Over the past weeks, I have done several such meetings in different tribal communities all over the province and have seen its tremendous effect. Communities started informing village leaders about their sick, started collaborating with church pastors to organise safe funerals, and Ebola deniers are being called out by their village leaders. Community leaders felt that they had to stop the chain of transmission but did not know how. Joint meetings help them to take the necessary steps forward.
Where I need to be
Did I do any clinical work in the past weeks?

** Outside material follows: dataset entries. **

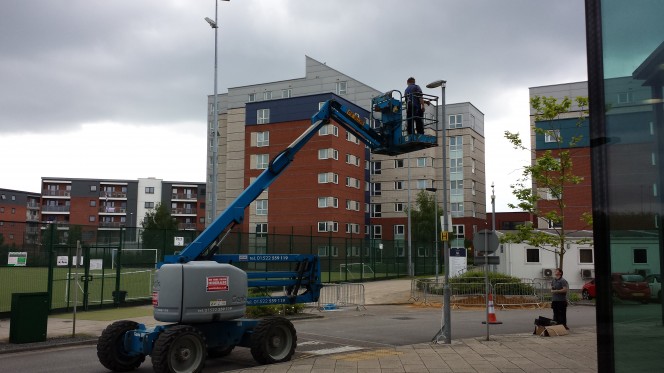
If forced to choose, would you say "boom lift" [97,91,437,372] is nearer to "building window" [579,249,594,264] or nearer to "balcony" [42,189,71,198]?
"building window" [579,249,594,264]

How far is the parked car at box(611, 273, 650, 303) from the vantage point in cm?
529

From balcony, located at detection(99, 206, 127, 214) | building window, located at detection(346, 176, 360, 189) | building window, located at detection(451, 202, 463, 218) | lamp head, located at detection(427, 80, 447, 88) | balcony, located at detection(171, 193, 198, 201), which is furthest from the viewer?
balcony, located at detection(171, 193, 198, 201)

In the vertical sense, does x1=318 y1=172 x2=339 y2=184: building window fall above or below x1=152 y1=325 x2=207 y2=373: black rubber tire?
above

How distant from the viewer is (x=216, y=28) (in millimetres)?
29578

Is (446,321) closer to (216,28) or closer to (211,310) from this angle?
(211,310)

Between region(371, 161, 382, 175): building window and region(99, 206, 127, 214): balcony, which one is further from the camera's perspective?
region(99, 206, 127, 214): balcony

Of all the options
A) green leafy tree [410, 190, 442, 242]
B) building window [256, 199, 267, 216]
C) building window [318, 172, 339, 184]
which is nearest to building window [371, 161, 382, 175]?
green leafy tree [410, 190, 442, 242]

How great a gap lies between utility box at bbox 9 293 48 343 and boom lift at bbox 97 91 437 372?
164 inches

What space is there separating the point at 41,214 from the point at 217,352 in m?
112

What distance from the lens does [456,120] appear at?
3162 inches

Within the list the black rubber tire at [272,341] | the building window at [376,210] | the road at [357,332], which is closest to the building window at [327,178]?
the building window at [376,210]

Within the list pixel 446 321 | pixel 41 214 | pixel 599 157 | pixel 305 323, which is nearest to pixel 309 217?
pixel 305 323

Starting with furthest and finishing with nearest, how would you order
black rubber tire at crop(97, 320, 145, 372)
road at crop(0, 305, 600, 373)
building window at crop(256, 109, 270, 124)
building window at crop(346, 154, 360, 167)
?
1. building window at crop(256, 109, 270, 124)
2. building window at crop(346, 154, 360, 167)
3. road at crop(0, 305, 600, 373)
4. black rubber tire at crop(97, 320, 145, 372)

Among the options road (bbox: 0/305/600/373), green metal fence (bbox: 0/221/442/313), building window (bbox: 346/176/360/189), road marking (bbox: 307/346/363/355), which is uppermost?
building window (bbox: 346/176/360/189)
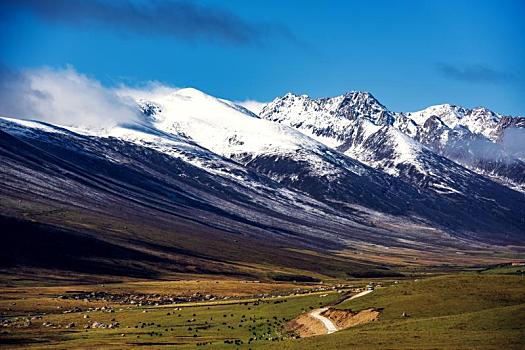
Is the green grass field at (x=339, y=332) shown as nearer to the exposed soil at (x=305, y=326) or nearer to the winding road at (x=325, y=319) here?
the exposed soil at (x=305, y=326)

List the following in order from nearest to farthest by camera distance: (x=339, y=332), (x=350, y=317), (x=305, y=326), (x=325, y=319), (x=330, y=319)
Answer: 1. (x=339, y=332)
2. (x=350, y=317)
3. (x=305, y=326)
4. (x=325, y=319)
5. (x=330, y=319)

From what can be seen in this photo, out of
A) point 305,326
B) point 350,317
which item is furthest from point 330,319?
point 305,326

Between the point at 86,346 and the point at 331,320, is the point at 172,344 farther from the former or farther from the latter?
the point at 331,320

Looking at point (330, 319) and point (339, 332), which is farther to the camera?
point (330, 319)

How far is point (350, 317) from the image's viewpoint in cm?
11450

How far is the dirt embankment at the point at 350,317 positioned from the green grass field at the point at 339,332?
67.6 inches

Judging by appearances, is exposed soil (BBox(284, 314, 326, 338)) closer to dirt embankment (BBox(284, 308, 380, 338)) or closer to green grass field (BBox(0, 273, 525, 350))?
dirt embankment (BBox(284, 308, 380, 338))

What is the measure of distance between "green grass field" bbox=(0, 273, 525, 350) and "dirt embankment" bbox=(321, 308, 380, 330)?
1.72 metres

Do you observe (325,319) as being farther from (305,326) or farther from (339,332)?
(339,332)

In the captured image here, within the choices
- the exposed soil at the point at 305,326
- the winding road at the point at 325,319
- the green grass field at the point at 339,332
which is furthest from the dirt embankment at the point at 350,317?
the exposed soil at the point at 305,326

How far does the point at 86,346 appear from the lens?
95.9m

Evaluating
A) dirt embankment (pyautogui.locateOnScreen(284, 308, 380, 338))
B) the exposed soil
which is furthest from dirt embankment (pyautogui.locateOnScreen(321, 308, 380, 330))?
the exposed soil

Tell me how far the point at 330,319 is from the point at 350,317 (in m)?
4.12

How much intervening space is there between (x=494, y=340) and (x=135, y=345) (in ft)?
148
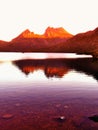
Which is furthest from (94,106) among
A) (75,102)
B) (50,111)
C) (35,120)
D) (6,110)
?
(6,110)

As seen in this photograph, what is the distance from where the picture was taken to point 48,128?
23.4 metres

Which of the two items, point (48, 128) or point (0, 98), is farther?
point (0, 98)

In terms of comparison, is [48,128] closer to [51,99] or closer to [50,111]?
[50,111]

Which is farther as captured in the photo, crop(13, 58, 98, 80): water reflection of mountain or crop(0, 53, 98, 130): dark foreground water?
crop(13, 58, 98, 80): water reflection of mountain

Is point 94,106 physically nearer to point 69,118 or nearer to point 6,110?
point 69,118

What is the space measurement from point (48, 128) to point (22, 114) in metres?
5.41

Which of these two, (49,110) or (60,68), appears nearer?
(49,110)

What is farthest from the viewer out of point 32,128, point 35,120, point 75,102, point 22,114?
point 75,102

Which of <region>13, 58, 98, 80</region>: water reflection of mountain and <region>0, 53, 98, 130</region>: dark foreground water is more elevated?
<region>13, 58, 98, 80</region>: water reflection of mountain

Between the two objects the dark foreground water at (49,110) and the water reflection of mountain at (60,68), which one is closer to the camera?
the dark foreground water at (49,110)

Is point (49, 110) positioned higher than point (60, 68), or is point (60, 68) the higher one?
point (60, 68)

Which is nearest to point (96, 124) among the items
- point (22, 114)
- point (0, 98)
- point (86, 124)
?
point (86, 124)

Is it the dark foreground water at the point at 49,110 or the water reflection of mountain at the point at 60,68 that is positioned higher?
the water reflection of mountain at the point at 60,68

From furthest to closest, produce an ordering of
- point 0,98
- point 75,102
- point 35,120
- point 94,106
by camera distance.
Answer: point 0,98, point 75,102, point 94,106, point 35,120
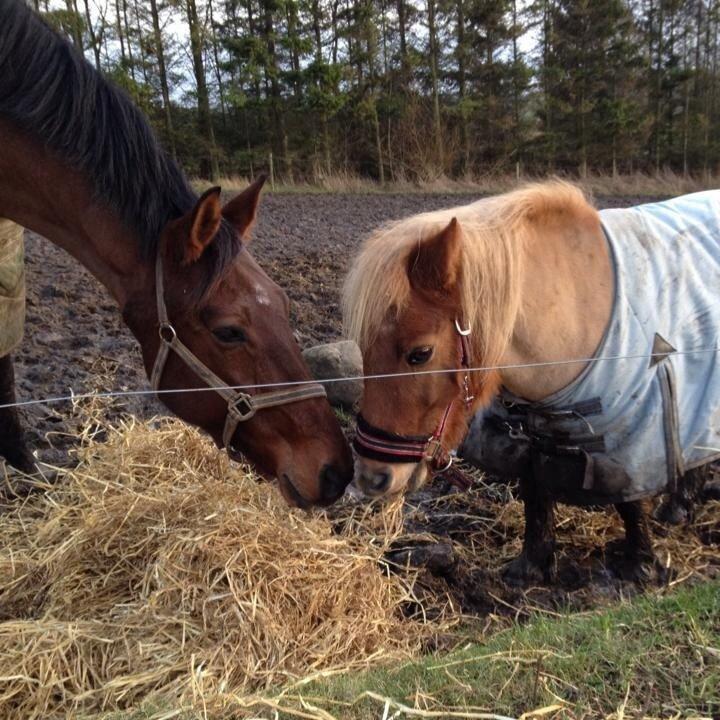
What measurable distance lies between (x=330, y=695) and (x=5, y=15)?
238 centimetres

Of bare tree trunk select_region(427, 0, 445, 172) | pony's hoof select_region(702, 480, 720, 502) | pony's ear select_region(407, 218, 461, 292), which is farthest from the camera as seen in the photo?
bare tree trunk select_region(427, 0, 445, 172)

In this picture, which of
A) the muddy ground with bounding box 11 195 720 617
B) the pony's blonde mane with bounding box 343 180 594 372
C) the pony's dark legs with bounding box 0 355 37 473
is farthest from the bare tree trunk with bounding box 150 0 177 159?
the pony's blonde mane with bounding box 343 180 594 372

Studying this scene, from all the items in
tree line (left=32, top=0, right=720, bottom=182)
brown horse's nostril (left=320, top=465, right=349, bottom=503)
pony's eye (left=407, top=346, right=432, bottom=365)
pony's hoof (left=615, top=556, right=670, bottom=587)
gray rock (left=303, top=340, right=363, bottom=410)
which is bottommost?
pony's hoof (left=615, top=556, right=670, bottom=587)

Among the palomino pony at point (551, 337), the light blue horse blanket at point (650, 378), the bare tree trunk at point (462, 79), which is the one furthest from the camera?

Not much. I treated a few (non-Ebola) patients, and I helped some doctors in applying Ebola supportive care protocols to their admitted patients while I visited their hospitals. I advised people flying in with little knowledge of the context on their approach. I advocated for including churches as an important actor in the response. And I tried to bring hope to people in despair. Evaluating, investigating, anticipating, advising, training, providing health information to community leaders, raising awareness, and combating false information: I seem to be where I need to be as a Global Health Physician.
References
1. World Bank Group. The World Bank in DRC [Internet]. 2023 [cited 2024 Feb 6]. Available from: https://www.worldbank.org/en/country/drc/overview
2. Walsh D. New York Times [Internet]. 2026 [cited 2026 Jun 15]. Mob Burns Congo Ebola Center Amid Rare Strain Outbreak – The New York Times. Available from: https://www.nytimes.com/2026/05/22/world/africa/ebola-congo-clinic-burned-protests.html?searchResultPosition=1
3. Wisniewski J, Worges M, Lusamba-Dikassa PS. Impact of a free care policy on routine health service volumes during a protracted Ebola virus disease outbreak in the Democratic Republic of Congo. Soc Sci Med. 2023 Apr 1;322:115815. doi:10.1016/J.SOCSCIMED.2023.115815 PubMed PMID: 36889222.